GIVEN EXERCISE: Would you copy the listing below line for line, changing nothing?

ENTRIES SUPPLIED:
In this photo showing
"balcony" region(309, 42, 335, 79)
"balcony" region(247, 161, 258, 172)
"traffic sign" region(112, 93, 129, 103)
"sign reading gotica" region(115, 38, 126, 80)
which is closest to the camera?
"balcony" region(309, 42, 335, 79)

RESULT BELOW:
In this photo showing
"balcony" region(309, 42, 335, 79)
"balcony" region(247, 161, 258, 172)
"traffic sign" region(112, 93, 129, 103)
"sign reading gotica" region(115, 38, 126, 80)
which is closest to the camera?
"balcony" region(309, 42, 335, 79)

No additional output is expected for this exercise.